Голос Изабеллы стал высоким и резким.
– Конечно…
– Это прекрасная возможность уйти от меня, сбежать.
– Изабелла, пожалуйста, успокойся. Ты навредишь себе…
– Не притворяйся, будто заботишься обо мне… Все эти девять лет я для тебя обуза. Я уверена: ты хочешь, чтобы я умерла.
– Изабелла…
Его потрясла точность обвинения.
– Не притворяйся святым, Блэйн Малкомс. Я, может, и прикована к креслу, но я не слепая и не глухая.
– Я не желаю продолжать беседу в таком тоне. – Он встал. – Поговорим, когда ты успокоишься…
– Сядь! – крикнула она. – Я не позволю тебе сбежать с твоей французской шлюхой, как ты всегда делаешь! – Он вздрогнул, словно жена ударила его по лицу, а Изабелла злорадно продолжала: – Ну вот, наконец я это сказала. О Боже, ты никогда не узнаешь, сколько раз я была близка к тому, чтобы сказать это. Ты никогда не поймешь, как приятно это сказать. Шлюха! Проститутка!
– Если ты не угомонишься, я уйду, – предупредил он.
– Шлюха, – злобно повторила она. – Гулящая девка! Развратница! Он повернулся и, перепрыгивая через ступеньки, спустился по лестнице из беседки.
– Блэйн! – кричала ему вслед жена. – Блэйн, вернись!
Он не останавливаясь шел к дому, и ее тон изменился.

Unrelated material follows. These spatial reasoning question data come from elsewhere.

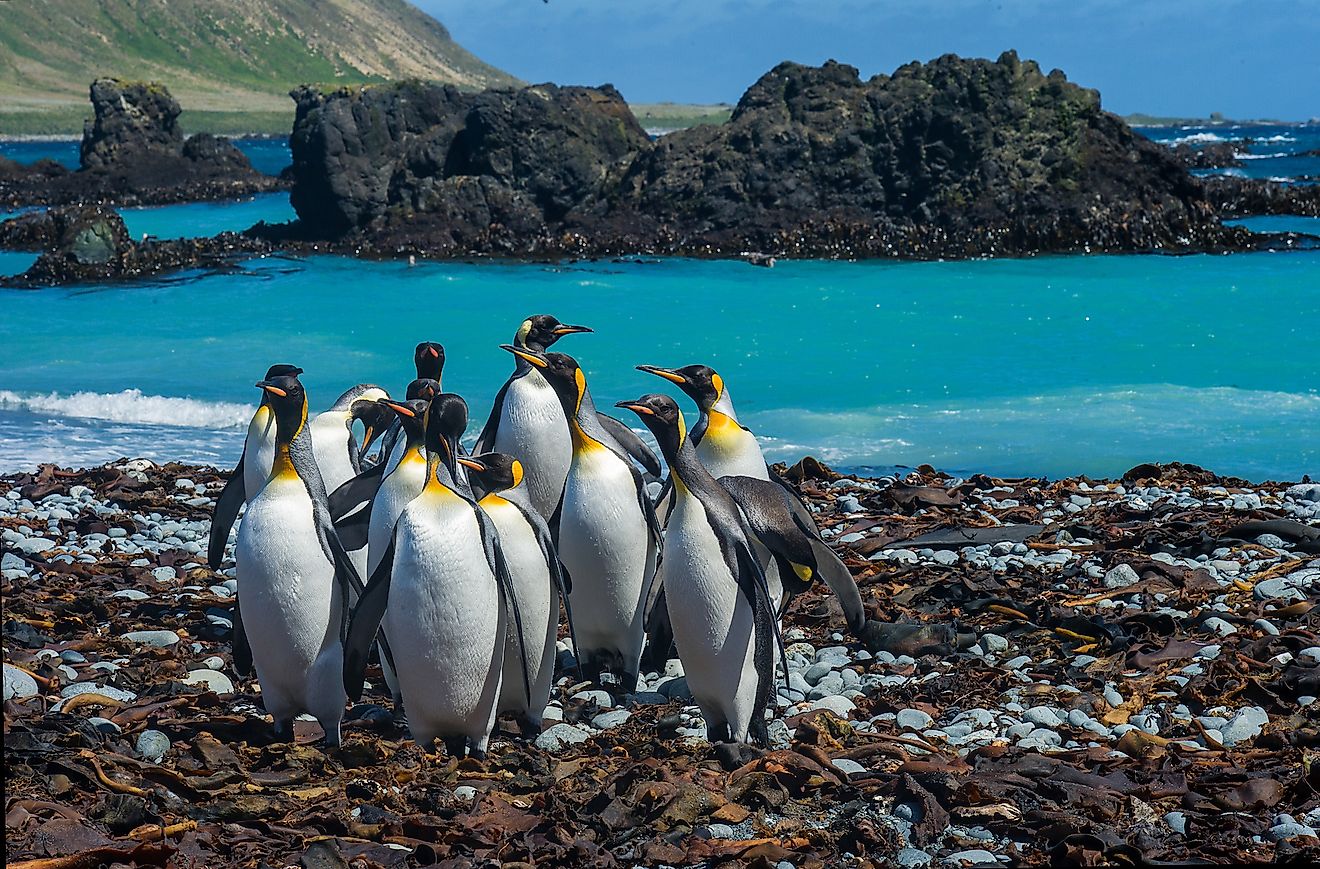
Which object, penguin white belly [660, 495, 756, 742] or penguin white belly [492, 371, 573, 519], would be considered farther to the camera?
penguin white belly [492, 371, 573, 519]

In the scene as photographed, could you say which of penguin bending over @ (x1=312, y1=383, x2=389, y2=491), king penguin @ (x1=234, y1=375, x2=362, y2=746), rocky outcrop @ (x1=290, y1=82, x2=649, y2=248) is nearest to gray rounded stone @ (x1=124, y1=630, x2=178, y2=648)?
penguin bending over @ (x1=312, y1=383, x2=389, y2=491)

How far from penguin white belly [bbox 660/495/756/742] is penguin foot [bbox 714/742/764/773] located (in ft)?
0.86

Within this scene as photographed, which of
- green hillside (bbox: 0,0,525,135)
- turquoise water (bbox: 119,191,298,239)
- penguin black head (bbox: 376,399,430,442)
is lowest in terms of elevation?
penguin black head (bbox: 376,399,430,442)

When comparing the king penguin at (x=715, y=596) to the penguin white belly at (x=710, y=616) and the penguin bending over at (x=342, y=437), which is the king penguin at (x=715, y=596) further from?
the penguin bending over at (x=342, y=437)

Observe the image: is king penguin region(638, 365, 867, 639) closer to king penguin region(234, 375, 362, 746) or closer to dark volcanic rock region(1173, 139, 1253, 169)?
king penguin region(234, 375, 362, 746)

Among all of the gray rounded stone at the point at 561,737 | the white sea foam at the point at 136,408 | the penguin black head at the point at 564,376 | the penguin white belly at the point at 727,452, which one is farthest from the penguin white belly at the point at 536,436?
the white sea foam at the point at 136,408

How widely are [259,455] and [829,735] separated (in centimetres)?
250

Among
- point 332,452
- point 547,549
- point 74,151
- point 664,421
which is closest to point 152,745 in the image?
point 547,549

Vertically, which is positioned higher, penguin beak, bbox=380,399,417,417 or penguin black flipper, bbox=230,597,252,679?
penguin beak, bbox=380,399,417,417

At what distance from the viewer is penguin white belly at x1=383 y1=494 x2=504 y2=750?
3.67 metres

– Блэйн, прости. Извини меня. Пожалуйста, вернись. Пожалуйста!
Он не смог ей отказать. Неохотно повернул – и обнаружил, что от потрясения и гнева у него дрожат руки. Он сунул их в карманы и остановился на верху лестницы.

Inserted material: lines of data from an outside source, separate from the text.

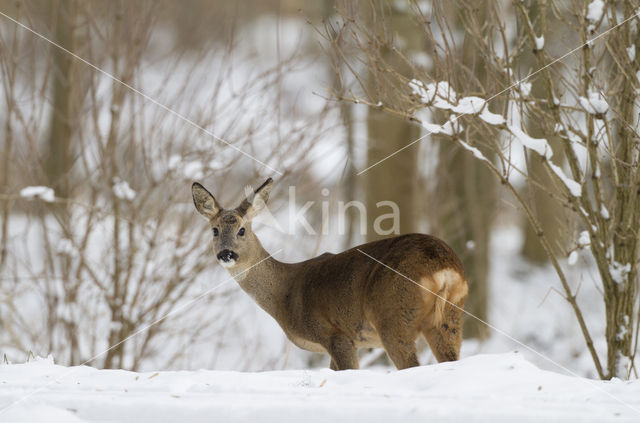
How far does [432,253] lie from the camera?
4.47m

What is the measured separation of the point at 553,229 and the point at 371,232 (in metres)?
7.26

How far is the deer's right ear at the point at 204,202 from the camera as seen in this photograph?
5207 mm

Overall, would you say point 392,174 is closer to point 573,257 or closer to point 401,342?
point 573,257

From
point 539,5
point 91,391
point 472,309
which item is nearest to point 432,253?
point 539,5

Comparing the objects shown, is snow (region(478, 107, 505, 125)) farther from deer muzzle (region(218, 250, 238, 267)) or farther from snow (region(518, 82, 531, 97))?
deer muzzle (region(218, 250, 238, 267))

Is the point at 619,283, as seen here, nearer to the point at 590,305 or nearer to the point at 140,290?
the point at 140,290

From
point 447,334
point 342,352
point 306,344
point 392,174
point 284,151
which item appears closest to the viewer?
point 447,334

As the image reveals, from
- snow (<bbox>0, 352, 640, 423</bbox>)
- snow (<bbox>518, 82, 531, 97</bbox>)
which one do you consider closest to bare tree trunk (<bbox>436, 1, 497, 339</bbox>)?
snow (<bbox>518, 82, 531, 97</bbox>)

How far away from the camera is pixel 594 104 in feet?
13.9

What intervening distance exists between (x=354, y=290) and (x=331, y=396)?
1488mm

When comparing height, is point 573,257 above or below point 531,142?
below

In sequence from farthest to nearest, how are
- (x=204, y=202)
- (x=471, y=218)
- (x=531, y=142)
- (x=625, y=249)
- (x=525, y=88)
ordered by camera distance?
(x=471, y=218), (x=204, y=202), (x=525, y=88), (x=625, y=249), (x=531, y=142)

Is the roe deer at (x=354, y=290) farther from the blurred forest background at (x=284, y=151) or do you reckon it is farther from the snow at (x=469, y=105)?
the snow at (x=469, y=105)

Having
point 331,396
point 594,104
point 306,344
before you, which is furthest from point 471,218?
point 331,396
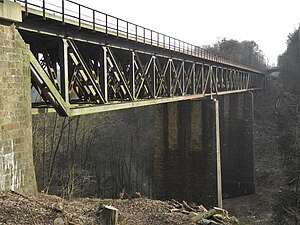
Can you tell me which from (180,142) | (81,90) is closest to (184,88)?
(180,142)

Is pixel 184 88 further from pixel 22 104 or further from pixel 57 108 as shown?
pixel 22 104

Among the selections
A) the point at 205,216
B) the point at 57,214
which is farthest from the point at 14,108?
the point at 205,216

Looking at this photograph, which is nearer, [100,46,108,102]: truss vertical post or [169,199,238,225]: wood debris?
[169,199,238,225]: wood debris

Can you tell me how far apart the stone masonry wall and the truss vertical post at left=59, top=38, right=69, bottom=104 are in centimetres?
131

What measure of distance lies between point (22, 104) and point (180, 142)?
15.1 metres

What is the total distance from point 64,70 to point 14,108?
2.12 m

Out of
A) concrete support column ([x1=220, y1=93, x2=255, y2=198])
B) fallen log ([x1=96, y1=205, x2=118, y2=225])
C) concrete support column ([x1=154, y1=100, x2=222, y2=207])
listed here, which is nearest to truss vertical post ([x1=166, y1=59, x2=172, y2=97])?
concrete support column ([x1=154, y1=100, x2=222, y2=207])

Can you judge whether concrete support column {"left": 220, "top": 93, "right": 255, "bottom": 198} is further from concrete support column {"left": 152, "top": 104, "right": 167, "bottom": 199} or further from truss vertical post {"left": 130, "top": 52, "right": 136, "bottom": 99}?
truss vertical post {"left": 130, "top": 52, "right": 136, "bottom": 99}

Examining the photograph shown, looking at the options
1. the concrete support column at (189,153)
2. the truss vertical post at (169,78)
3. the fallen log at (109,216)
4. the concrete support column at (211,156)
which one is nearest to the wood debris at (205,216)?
the fallen log at (109,216)

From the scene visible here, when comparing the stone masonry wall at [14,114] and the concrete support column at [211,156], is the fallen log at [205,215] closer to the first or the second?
the stone masonry wall at [14,114]

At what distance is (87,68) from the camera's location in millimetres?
11062

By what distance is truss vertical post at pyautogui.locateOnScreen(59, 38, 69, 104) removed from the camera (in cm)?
989

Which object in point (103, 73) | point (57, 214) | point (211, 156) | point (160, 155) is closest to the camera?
point (57, 214)

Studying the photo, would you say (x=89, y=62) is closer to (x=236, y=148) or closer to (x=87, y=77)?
(x=87, y=77)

– Хорошо, – негромко сказал он. – Насчет Сантэн Кортни все правда. Я люблю ее. Но правда и то, что мы делали все возможное, чтобы избавить тебя от боли и унижения. Никогда больше не говори о ней так. Если бы она позволила, я уже много лет назад ушел бы к ней – и бросил бы тебя. Да простит меня Господь, но я бы ушел от тебя. Только она удержала меня здесь, только она держит меня здесь.
Изабелла тоже отрезвела и была потрясена не меньше его – вернее, так ему показалось, но когда жена снова посмотрела на Блэйна, он понял, что она изобразила раскаяние, лишь бы вернуть его в пределы досягаемости своего языка.

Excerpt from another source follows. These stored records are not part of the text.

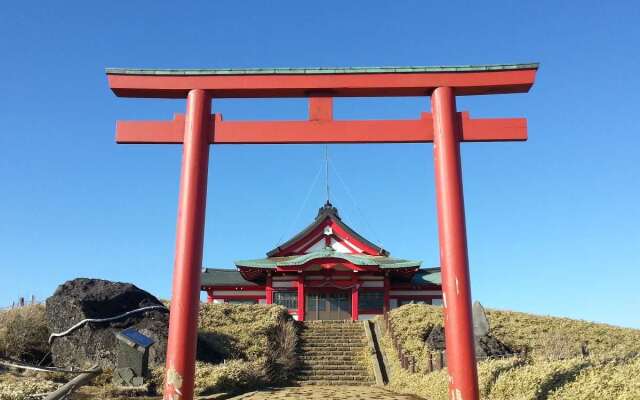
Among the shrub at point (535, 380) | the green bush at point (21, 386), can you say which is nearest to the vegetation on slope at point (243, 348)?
the green bush at point (21, 386)

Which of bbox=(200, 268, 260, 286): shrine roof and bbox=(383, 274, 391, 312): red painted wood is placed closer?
bbox=(383, 274, 391, 312): red painted wood

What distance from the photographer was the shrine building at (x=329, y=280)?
25.8 m

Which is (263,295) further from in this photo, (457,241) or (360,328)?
(457,241)

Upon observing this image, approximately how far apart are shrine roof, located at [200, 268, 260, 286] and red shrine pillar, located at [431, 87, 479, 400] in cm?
2266

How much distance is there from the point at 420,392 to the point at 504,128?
6492 millimetres

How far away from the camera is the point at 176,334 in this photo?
7148 mm

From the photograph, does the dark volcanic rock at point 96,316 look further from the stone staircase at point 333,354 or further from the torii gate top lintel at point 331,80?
the torii gate top lintel at point 331,80

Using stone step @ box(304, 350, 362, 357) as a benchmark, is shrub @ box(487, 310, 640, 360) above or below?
above

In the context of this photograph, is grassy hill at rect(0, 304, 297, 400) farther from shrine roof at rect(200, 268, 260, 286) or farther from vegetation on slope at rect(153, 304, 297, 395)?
shrine roof at rect(200, 268, 260, 286)

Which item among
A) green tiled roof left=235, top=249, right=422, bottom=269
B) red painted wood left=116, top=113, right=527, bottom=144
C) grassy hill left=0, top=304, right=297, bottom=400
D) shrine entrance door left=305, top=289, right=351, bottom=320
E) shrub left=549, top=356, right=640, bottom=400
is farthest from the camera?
shrine entrance door left=305, top=289, right=351, bottom=320

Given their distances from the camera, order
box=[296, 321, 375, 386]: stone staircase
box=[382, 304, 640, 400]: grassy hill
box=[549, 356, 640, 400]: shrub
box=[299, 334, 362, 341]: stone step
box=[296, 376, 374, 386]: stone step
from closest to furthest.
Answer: box=[549, 356, 640, 400]: shrub, box=[382, 304, 640, 400]: grassy hill, box=[296, 376, 374, 386]: stone step, box=[296, 321, 375, 386]: stone staircase, box=[299, 334, 362, 341]: stone step

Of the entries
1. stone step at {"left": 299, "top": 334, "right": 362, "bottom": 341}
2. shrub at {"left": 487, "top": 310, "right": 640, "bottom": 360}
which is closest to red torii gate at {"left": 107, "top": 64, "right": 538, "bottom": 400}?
shrub at {"left": 487, "top": 310, "right": 640, "bottom": 360}

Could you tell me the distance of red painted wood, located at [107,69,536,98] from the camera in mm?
8023

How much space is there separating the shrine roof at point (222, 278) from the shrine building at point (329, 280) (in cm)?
6
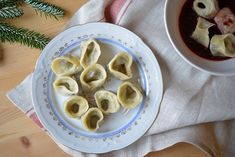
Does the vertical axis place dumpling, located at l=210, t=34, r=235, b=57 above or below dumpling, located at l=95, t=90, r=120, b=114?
above

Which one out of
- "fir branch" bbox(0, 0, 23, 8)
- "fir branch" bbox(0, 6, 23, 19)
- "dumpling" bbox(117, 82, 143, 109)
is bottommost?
"dumpling" bbox(117, 82, 143, 109)

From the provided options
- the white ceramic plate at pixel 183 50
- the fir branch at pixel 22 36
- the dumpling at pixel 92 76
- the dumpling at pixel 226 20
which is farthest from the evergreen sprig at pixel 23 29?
the dumpling at pixel 226 20

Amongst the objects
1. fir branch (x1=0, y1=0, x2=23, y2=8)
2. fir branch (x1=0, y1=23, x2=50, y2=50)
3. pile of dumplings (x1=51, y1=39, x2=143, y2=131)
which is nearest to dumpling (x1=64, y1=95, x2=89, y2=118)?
pile of dumplings (x1=51, y1=39, x2=143, y2=131)

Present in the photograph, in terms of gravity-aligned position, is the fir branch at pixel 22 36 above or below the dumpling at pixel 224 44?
below

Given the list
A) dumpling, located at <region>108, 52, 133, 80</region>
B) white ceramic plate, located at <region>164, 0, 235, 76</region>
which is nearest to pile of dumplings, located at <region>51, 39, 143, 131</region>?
dumpling, located at <region>108, 52, 133, 80</region>

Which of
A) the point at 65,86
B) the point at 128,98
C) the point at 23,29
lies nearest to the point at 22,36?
the point at 23,29

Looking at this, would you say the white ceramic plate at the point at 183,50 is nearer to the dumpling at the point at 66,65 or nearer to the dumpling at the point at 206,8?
the dumpling at the point at 206,8

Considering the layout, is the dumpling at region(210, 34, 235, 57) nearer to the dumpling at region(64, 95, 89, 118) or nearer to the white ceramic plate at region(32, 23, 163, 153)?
the white ceramic plate at region(32, 23, 163, 153)

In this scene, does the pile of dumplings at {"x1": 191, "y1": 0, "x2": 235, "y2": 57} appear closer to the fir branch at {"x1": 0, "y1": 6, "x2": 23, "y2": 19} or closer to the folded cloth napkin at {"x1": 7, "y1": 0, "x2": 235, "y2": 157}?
the folded cloth napkin at {"x1": 7, "y1": 0, "x2": 235, "y2": 157}
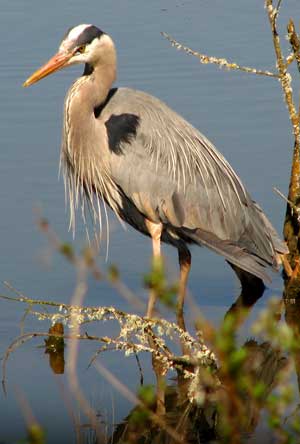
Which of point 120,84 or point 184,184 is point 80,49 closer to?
point 184,184

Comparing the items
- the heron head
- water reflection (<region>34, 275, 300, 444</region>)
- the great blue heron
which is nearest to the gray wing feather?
the great blue heron

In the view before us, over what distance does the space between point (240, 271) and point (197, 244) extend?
0.33 meters

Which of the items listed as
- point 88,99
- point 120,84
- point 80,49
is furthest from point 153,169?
point 120,84

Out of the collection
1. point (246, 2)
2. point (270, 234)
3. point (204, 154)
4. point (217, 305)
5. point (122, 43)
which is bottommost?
point (217, 305)

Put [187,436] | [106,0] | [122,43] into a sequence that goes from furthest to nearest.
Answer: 1. [106,0]
2. [122,43]
3. [187,436]

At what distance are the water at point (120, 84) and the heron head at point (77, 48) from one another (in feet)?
3.92

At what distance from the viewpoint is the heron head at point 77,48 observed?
595 cm

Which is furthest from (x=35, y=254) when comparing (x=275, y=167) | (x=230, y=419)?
(x=230, y=419)

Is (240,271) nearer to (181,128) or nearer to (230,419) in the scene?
(181,128)

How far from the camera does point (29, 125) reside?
27.5 ft

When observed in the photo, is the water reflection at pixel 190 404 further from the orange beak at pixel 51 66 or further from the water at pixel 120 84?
the orange beak at pixel 51 66

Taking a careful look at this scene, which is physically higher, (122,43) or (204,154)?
(122,43)

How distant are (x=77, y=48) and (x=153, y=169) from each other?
30.7 inches

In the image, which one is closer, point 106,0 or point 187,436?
point 187,436
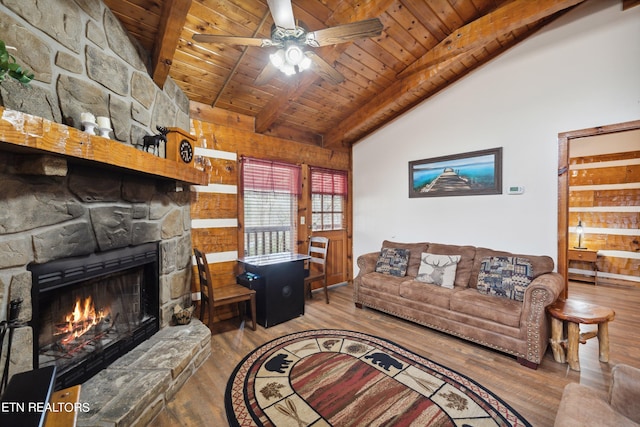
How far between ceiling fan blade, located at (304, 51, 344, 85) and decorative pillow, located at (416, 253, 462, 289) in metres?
2.44

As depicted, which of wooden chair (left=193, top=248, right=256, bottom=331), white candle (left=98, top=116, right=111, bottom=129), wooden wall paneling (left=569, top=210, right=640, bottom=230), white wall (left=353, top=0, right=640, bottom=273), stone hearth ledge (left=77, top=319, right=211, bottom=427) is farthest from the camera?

– Я не могу поехать с тобой в Берлин, Блэйн. Я уже спрашивала доктора Джозефа, и он запретил. Он говорит, что поездка убьет меня. Однако я знаю, что ты задумал – ты и эта женщина. Я знаю, ты использовал все свое влияние, чтобы Шасу Кортни взяли в команду – только чтобы дать ей предлог тоже поехать. Я знаю, что ты задумал замечательный отдых от законной жены, и не могу остановить тебя…
Он в гневной покорности развел руки. Бесполезно было протестовать. Голос Изабеллы снова перешел в резкий, пронзительный крик.
– Так вот, позволь тебе сказать – медового месяца, на который вы нацелились, не будет! Я уже сказала девочкам – и Таре, и Матильде Джанин, – что они едут с тобой. И сказала, и они вне себя от волнения. Теперь тебе решать. Либо тебе хватит жестокости огорчить своих дочерей, либо ты будешь в Берлине не Ромео, а нянькой. – Ее голос стал еще выше, а блеск глаз – мстительнее. – И предупреждаю, Блэйн Малкомс! Если ты откажешься взять их собой, я расскажу им почему. Господь свидетель, я расскажу им, что их любимый папочка – лжец и распутник!
* * *
Хотя все: от всезнающих спортивных журналистов до самых невежественных болельщиков – были уверены, что Манфред Деларей поедет в Берлин в составе команды боксеров, но когда официально объявили, что он действительно включен в команду да вдобавок из тяжеловесов в команду вошел Рольф Стандер, а тренером сборной назначен преподобный Тромп Бирман, весь город, весь Стеленбосский университет преисполнились гордости и радости.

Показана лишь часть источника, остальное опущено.